··· Texto de referência ···

Muitos quilômetros, um oceano e algumas décadas separam o norte da França, onde nasceu o pintor Henri Matisse, e o extremo sul do Brasil, onde nasceu Júlio César, o Zudizilla.
Vanguarda do movimento fauvista, no século XX, Matisse faleceu muito antes de Júlio pensar em nascer e, em comum entre eles, somente o fato de serem ambos artistas transgressores de seu próprio tempo. Mas talvez a ligação faça mais sentido ao ouvir o EP Le Fauve do rapper pelotense, lançado no apagar das luzes, no fim do mês de novembro.
Com 10 faixas, o disco de Zudizilla, que conta com a colaboração de Soul Diggin, 808 Luke e B.Artz, navega entre o neo-soul e o r’n’b contemporâneo.
A proposta? Capturar a atmosfera crua, sensual e feroz das relações amorosas e, no processo, apresentar novos caminhos para a carreira do rapper, ou melhor, novos tons para sua paleta de cores.

··· Dados para análise ···

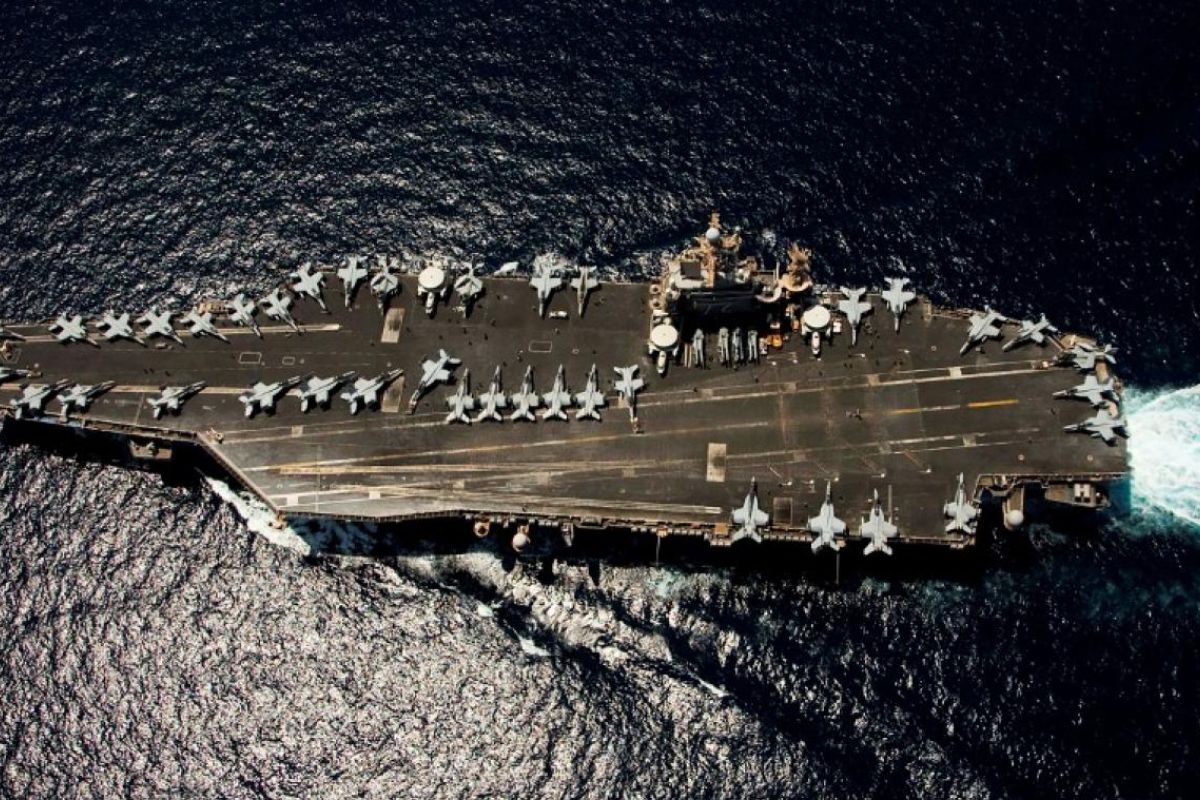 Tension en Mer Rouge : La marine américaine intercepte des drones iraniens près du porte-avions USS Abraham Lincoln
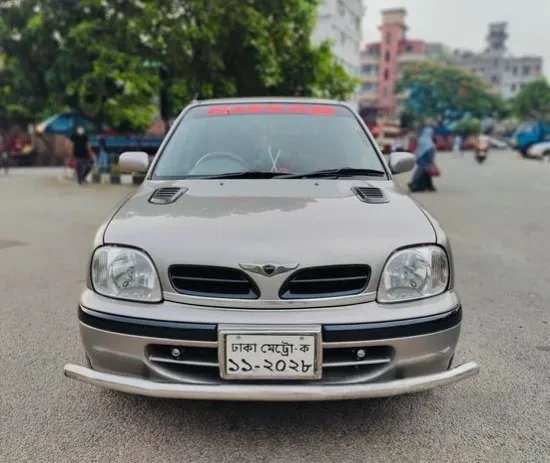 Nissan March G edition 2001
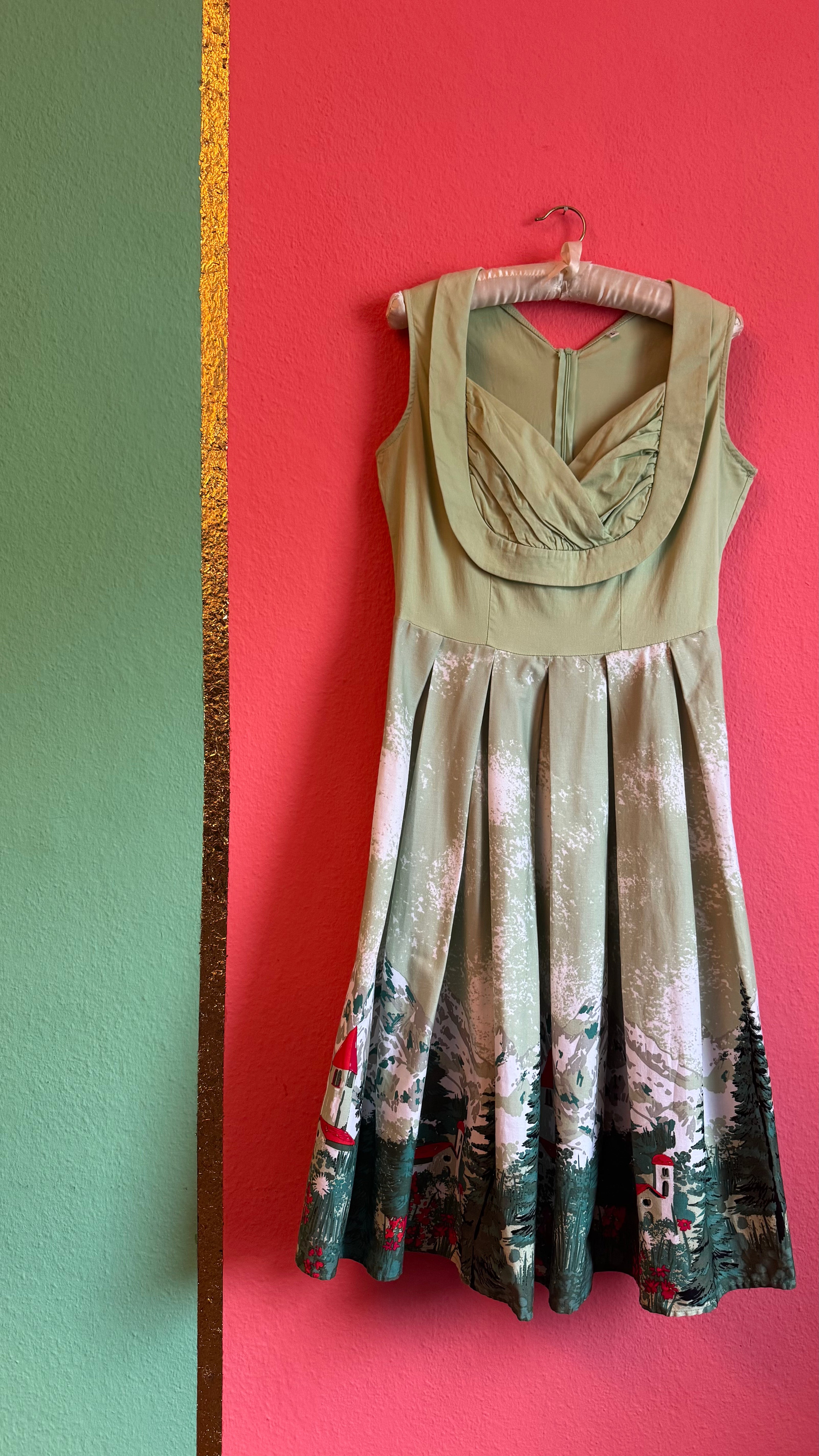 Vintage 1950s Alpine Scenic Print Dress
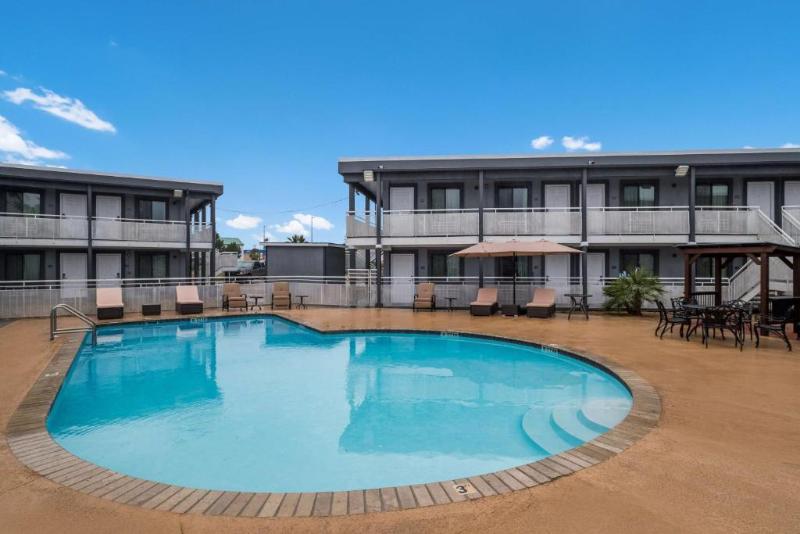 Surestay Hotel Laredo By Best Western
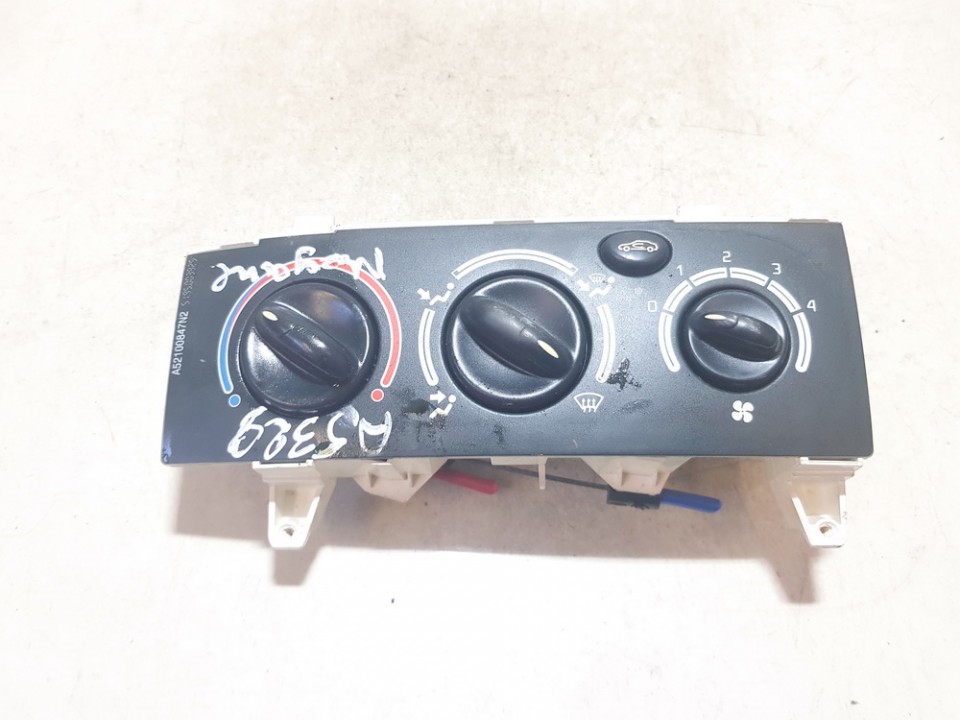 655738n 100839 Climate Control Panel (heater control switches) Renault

···

## Objetivo do exercício
Redigite sem alterações o trecho do texto sobre o EP Le Fauve, começando em "Muitos quilômetros, um" e terminando em "o r’n’b contemporâneo.". Você não precisa das entradas para esta tarefa.

## Resposta do exercício
Muitos quilômetros, um oceano e algumas décadas separam o norte da França, onde nasceu o pintor Henri Matisse, e o extremo sul do Brasil, onde nasceu Júlio César, o Zudizilla.
Vanguarda do movimento fauvista, no século XX, Matisse faleceu muito antes de Júlio pensar em nascer e, em comum entre eles, somente o fato de serem ambos artistas transgressores de seu próprio tempo. Mas talvez a ligação faça mais sentido ao ouvir o EP Le Fauve do rapper pelotense, lançado no apagar das luzes, no fim do mês de novembro.
Com 10 faixas, o disco de Zudizilla, que conta com a colaboração de Soul Diggin, 808 Luke e B.Artz, navega entre o neo-soul e o r’n’b contemporâneo.